▸ **What this task involves**:
Quote in full the excerpt below on Jesus, Dionysus, and the death of Pan.

▸ **Text provided**:
========

But this entire dichotomy breaks down with the arrival of Jesus, whose followers claimed him as the son of Yahweh. Jesus gave the implacable Yahweh a human face, making him more accessible and forgiving. At the same time, though—and less often noted—Jesus was, or was portrayed by  his followers as, a continuation of the quintessentially pagan Dionysus.

Ch. 3

In what has been called “one of the most haunting passages in Western literature,” the Greek historian Plutarch tells the story of how passengers on a Greek merchant ship, sometime during the reign of Tiberius (14-37 BCE), heard a loud cry coming from the island of Paxos. The voice instructed the ship’s pilot to call out, when he sailed past Palodes, “The Great God Pan is dead.” As soon as he did so, the passengers heard, floating back to them from across the waters, “a great cry of lamentation, not of one person, but of many.”

========

▸ **Records provided**:
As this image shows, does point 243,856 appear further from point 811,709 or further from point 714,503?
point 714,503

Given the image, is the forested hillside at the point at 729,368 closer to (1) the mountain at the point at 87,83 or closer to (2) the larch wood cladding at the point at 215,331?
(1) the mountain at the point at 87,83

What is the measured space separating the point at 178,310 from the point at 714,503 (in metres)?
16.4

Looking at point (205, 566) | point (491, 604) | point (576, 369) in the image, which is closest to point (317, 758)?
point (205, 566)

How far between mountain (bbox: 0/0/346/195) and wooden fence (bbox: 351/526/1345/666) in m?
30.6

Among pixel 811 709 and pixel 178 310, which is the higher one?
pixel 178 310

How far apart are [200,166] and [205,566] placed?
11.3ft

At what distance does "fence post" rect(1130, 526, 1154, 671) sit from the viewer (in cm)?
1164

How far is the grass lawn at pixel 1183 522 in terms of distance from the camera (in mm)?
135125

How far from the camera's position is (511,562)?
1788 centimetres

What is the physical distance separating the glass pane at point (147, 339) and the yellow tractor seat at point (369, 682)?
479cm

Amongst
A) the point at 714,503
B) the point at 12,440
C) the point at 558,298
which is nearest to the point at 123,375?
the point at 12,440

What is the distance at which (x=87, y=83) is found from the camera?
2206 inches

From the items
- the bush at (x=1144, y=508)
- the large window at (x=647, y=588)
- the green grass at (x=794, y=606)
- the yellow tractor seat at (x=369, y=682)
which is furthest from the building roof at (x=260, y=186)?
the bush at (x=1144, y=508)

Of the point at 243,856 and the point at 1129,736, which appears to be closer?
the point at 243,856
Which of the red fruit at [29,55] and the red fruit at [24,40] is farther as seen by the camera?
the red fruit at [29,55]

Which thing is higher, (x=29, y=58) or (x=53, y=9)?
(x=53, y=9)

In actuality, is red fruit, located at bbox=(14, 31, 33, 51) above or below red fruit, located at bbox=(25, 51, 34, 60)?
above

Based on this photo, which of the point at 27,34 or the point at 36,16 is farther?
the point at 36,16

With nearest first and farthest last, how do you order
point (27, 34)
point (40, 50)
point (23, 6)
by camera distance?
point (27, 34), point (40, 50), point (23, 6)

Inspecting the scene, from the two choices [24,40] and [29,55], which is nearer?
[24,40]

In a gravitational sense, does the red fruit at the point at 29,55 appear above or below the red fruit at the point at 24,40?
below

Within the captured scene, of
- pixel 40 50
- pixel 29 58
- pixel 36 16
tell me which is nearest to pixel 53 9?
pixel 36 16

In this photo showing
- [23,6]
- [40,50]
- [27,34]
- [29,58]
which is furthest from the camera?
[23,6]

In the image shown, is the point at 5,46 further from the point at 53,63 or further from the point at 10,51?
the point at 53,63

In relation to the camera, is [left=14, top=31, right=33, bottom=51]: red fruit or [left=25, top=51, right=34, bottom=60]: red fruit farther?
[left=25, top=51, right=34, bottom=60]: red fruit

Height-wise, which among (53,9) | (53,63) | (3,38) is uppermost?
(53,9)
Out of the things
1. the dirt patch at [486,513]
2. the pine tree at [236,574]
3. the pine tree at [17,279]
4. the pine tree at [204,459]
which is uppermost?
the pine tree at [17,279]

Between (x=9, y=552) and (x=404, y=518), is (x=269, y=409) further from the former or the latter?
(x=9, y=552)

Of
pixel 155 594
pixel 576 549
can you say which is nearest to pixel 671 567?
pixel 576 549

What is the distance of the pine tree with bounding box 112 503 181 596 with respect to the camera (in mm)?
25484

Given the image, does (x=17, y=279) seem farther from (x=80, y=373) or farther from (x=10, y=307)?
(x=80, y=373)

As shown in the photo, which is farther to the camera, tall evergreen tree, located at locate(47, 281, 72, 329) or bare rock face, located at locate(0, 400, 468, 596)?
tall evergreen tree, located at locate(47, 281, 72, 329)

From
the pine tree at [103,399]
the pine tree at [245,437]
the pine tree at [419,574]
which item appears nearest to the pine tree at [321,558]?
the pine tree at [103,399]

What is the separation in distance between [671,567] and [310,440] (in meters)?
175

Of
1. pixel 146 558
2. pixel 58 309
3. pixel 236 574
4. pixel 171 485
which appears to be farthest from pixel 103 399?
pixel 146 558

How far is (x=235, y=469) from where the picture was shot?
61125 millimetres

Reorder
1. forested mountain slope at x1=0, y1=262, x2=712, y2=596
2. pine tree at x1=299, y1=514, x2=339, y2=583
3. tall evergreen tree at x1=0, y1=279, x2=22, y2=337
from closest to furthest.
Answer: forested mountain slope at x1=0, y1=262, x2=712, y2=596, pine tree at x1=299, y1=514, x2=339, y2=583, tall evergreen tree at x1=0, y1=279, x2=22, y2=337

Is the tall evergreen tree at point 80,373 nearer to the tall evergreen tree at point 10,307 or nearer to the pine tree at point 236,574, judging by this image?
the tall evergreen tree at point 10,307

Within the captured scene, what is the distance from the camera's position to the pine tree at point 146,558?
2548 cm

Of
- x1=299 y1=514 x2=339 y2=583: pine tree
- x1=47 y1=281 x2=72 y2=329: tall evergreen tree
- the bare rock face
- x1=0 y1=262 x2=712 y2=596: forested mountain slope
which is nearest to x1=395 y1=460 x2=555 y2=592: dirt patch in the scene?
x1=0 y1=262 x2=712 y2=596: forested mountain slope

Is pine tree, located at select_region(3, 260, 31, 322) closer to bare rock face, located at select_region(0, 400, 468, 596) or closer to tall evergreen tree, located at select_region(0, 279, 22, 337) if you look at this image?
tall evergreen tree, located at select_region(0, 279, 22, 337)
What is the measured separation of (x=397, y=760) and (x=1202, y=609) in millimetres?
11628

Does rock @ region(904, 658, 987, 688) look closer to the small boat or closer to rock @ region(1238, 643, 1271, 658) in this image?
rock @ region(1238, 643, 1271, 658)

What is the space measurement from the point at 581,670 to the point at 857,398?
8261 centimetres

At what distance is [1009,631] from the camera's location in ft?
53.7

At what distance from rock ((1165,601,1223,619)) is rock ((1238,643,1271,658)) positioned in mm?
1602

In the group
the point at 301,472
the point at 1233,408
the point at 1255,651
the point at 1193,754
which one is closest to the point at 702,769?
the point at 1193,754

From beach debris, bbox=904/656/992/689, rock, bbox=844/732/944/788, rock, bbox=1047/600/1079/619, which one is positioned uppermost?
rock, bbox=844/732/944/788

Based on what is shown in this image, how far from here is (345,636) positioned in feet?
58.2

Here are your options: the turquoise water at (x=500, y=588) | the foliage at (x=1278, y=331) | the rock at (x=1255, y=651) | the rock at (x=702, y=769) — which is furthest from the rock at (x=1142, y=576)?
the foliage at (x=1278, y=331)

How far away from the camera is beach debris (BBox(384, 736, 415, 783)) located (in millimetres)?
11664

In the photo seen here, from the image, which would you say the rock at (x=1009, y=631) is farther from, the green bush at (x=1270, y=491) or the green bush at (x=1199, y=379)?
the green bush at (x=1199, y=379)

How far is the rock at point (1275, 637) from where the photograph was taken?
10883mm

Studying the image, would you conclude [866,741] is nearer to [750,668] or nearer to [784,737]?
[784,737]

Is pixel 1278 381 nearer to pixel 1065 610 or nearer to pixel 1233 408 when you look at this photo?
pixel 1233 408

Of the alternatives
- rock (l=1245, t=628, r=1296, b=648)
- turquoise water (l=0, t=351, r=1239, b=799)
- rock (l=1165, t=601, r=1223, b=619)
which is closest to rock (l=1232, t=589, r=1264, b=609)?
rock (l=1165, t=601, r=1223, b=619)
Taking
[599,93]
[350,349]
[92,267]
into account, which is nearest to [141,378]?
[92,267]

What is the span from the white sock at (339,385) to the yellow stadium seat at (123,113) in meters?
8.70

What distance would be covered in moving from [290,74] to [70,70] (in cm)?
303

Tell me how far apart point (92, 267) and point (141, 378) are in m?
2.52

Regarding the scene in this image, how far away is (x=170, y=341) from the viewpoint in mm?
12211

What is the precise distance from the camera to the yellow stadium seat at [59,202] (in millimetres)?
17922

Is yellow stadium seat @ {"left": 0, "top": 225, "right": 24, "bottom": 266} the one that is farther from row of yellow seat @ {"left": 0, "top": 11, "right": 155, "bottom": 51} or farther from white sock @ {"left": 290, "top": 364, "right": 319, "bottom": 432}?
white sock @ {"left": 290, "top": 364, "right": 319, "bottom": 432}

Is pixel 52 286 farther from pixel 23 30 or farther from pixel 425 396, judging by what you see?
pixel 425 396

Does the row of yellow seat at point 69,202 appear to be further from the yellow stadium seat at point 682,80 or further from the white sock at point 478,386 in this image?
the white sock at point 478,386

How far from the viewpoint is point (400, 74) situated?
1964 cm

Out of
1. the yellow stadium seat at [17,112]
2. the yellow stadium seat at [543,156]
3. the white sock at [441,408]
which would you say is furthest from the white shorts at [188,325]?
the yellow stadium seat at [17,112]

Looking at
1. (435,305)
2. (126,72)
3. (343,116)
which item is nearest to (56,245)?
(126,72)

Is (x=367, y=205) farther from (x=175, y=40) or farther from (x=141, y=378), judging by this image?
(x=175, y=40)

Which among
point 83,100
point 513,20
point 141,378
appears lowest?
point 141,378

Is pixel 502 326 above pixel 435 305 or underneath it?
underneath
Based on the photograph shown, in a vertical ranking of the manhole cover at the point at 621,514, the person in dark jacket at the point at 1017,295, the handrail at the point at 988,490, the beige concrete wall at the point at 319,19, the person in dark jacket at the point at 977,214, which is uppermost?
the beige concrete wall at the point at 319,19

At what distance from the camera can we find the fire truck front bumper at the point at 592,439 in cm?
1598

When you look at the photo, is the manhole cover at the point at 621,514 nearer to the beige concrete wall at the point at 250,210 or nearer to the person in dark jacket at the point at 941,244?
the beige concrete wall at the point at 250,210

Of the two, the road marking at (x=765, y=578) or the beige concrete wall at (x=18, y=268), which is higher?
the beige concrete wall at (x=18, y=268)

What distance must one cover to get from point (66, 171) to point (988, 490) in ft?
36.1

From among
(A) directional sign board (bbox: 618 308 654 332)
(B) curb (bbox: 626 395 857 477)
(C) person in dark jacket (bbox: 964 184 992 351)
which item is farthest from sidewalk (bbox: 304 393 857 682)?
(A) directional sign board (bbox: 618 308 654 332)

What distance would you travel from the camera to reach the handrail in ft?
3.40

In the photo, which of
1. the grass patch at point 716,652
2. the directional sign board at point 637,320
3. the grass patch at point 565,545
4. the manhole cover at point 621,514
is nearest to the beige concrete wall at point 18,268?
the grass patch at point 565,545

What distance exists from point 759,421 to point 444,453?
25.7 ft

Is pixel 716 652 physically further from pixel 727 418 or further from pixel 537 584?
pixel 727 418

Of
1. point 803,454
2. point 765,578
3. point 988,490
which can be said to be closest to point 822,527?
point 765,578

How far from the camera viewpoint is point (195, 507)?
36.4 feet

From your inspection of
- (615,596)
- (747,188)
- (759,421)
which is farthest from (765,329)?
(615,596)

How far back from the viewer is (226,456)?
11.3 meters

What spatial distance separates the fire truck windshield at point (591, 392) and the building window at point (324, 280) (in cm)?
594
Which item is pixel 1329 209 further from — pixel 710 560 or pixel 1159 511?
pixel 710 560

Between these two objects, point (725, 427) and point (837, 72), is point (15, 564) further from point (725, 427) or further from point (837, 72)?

========

▸ **Output of the exercise**:
But this entire dichotomy breaks down with the arrival of Jesus, whose followers claimed him as the son of Yahweh. Jesus gave the implacable Yahweh a human face, making him more accessible and forgiving. At the same time, though—and less often noted—Jesus was, or was portrayed by  his followers as, a continuation of the quintessentially pagan Dionysus.

Ch. 3

In what has been called “one of the most haunting passages in Western literature,” the Greek historian Plutarch tells the story of how passengers on a Greek merchant ship, sometime during the reign of Tiberius (14-37 BCE), heard a loud cry coming from the island of Paxos. The voice instructed the ship’s pilot to call out, when he sailed past Palodes, “The Great God Pan is dead.” As soon as he did so, the passengers heard, floating back to them from across the waters, “a great cry of lamentation, not of one person, but of many.”